INPUT DATA START

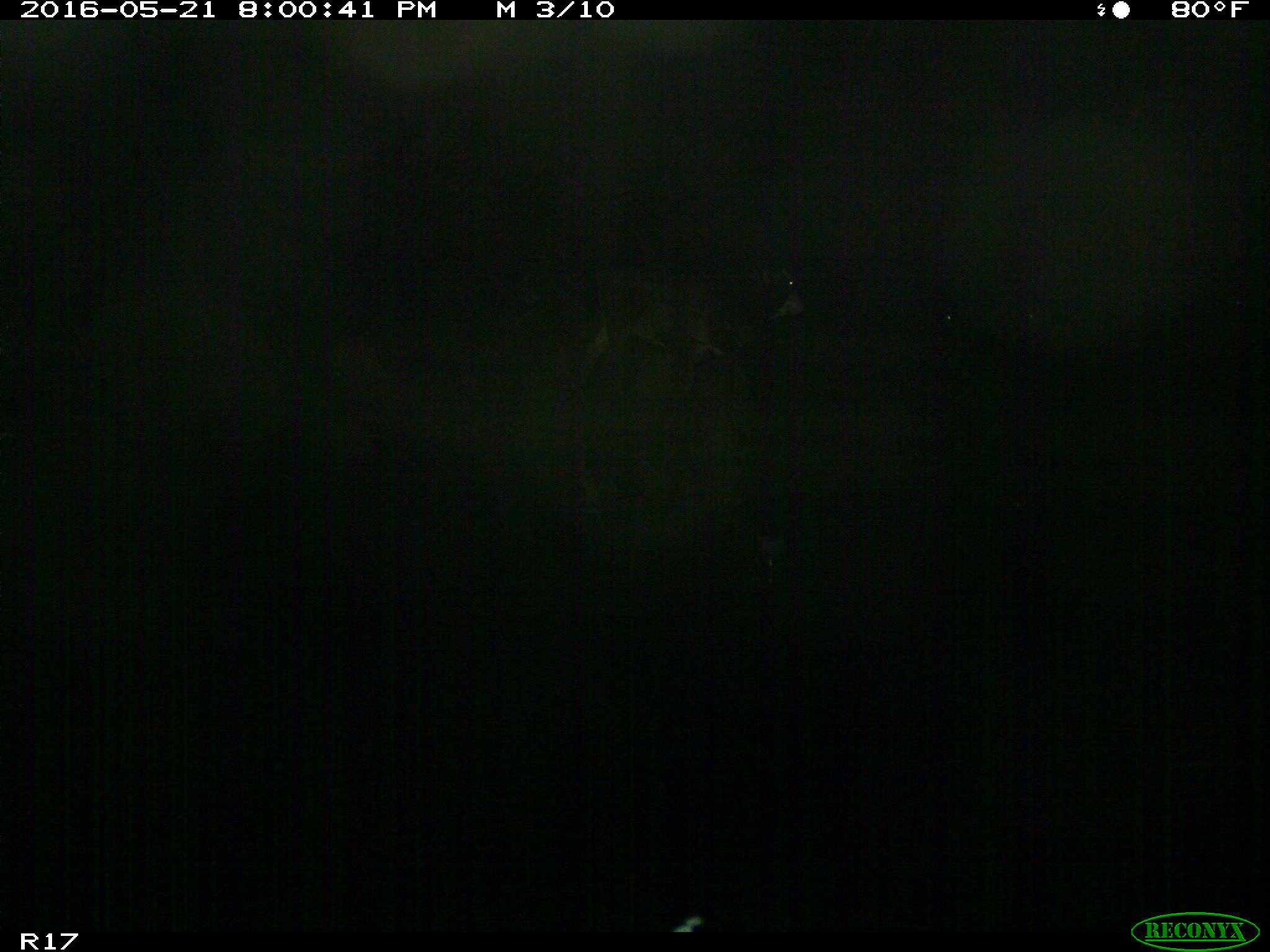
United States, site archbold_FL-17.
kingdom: Animalia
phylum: Chordata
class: Mammalia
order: Artiodactyla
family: Bovidae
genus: Bos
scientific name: Bos taurus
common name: domestic cow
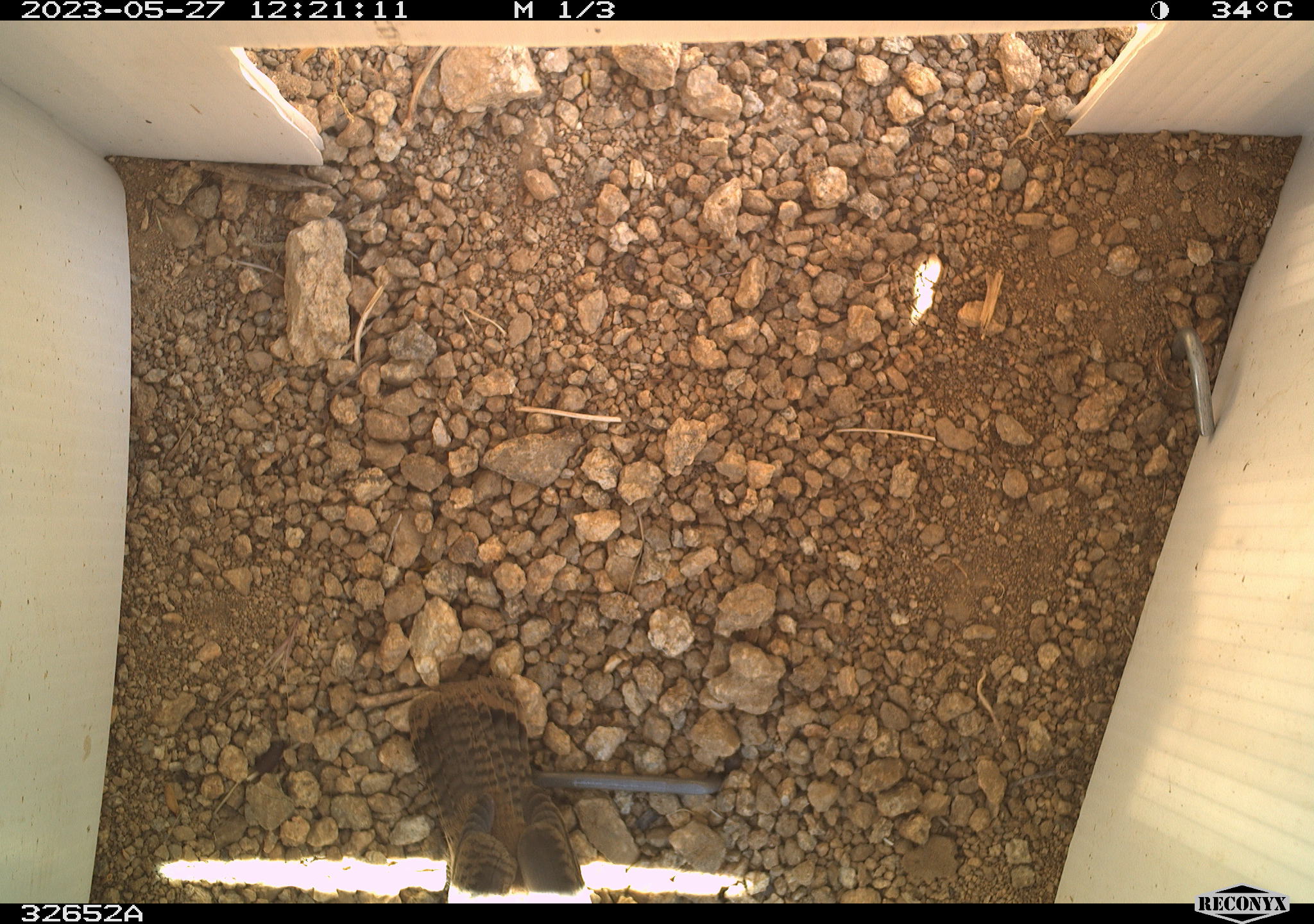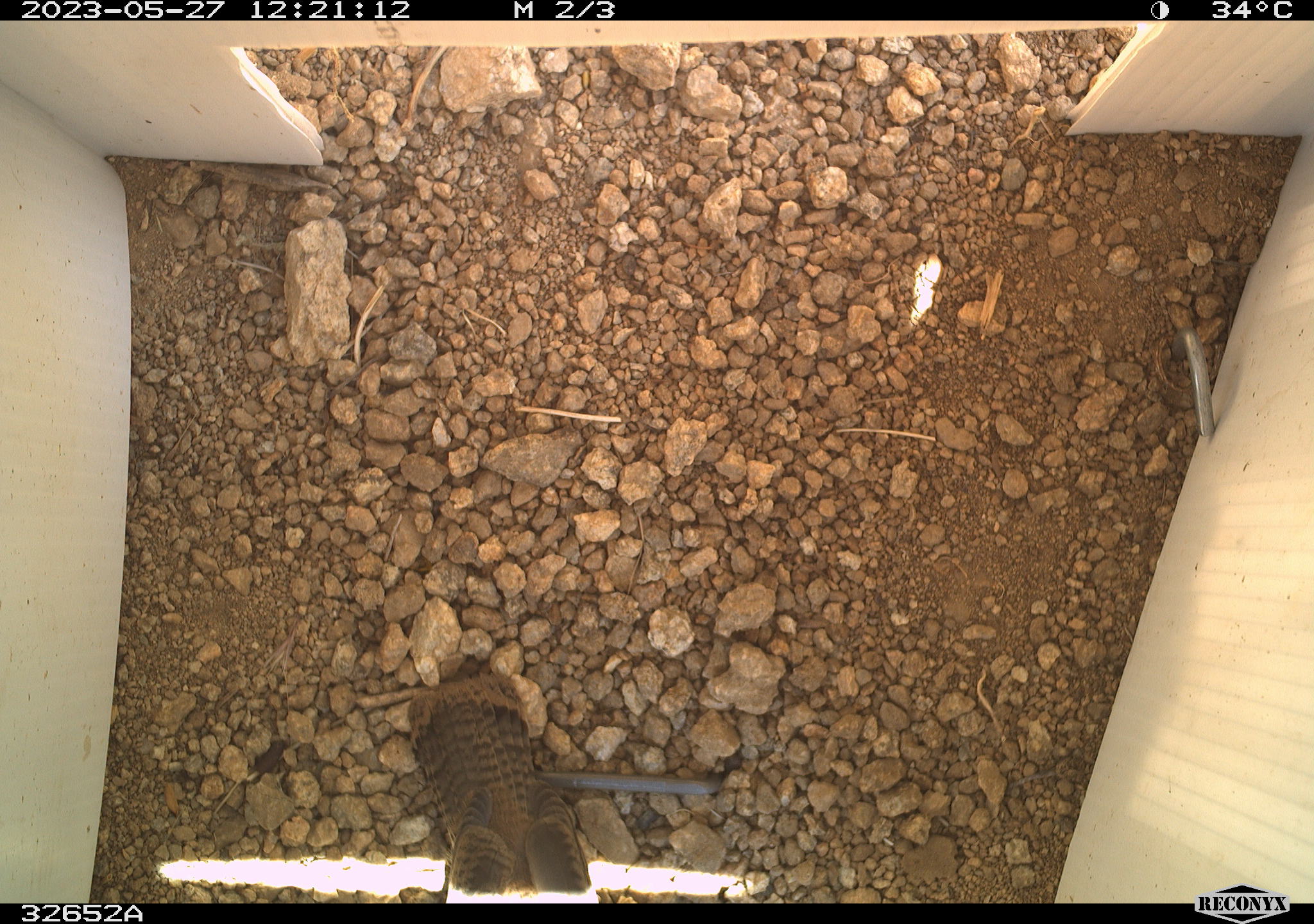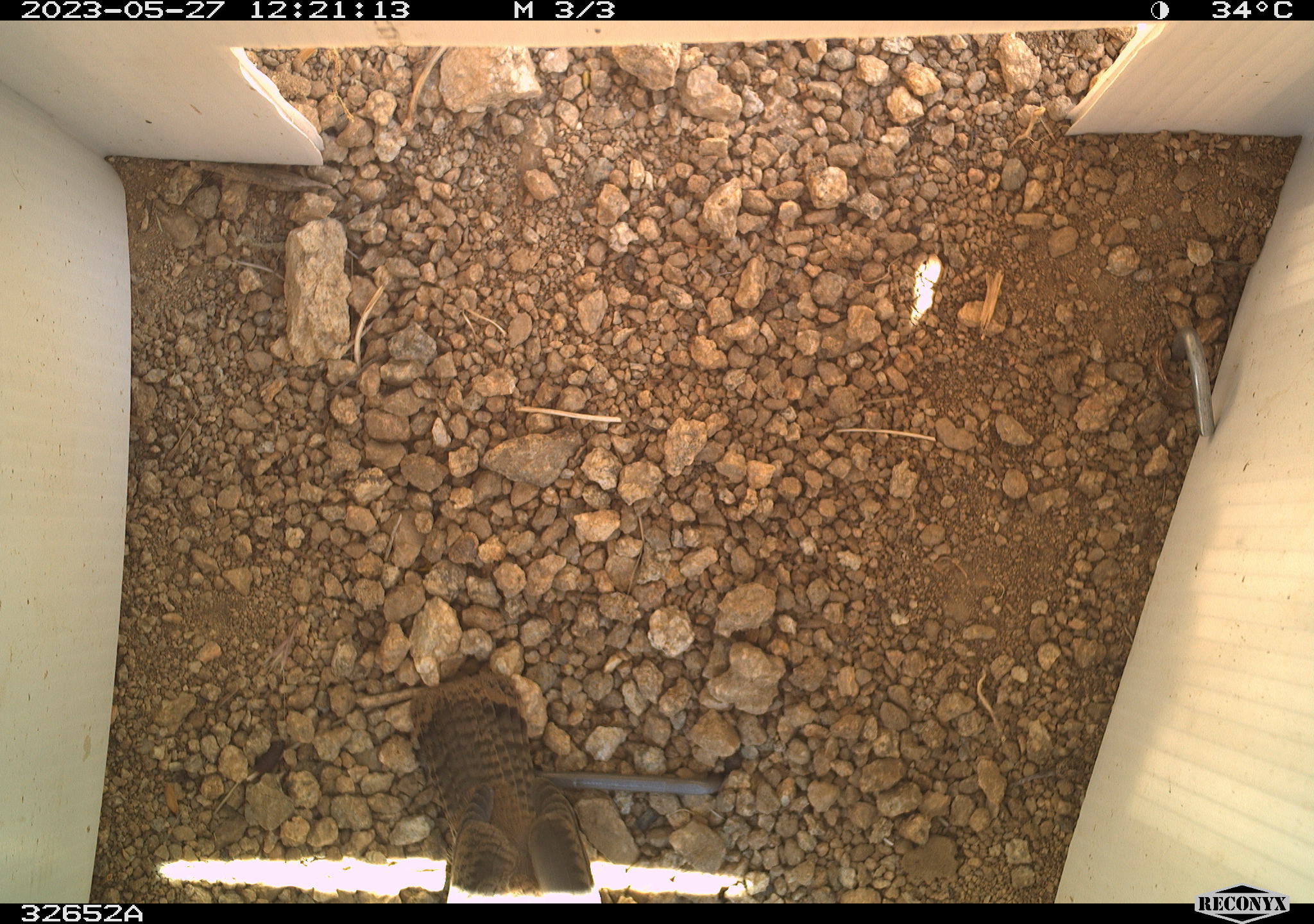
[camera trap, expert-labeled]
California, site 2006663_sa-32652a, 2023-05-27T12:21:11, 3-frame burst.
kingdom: Animalia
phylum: Chordata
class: Aves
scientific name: Aves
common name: bird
Bird (Aves).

INPUT DATA END

> _EXERCISE DETAILS_
Pictures stay out. Repeat only the lines from the beginning of the data through the line that has "scientific name: Aves".

> _REPLY TO THE EXERCISE_
United States, site archbold_FL-17.
kingdom: Animalia
phylum: Chordata
class: Mammalia
order: Artiodactyla
family: Bovidae
genus: Bos
scientific name: Bos taurus
common name: domestic cow
[camera trap, expert-labeled]
California, site 2006663_sa-32652a, 2023-05-27T12:21:11, 3-frame burst.
kingdom: Animalia
phylum: Chordata
class: Aves
scientific name: Aves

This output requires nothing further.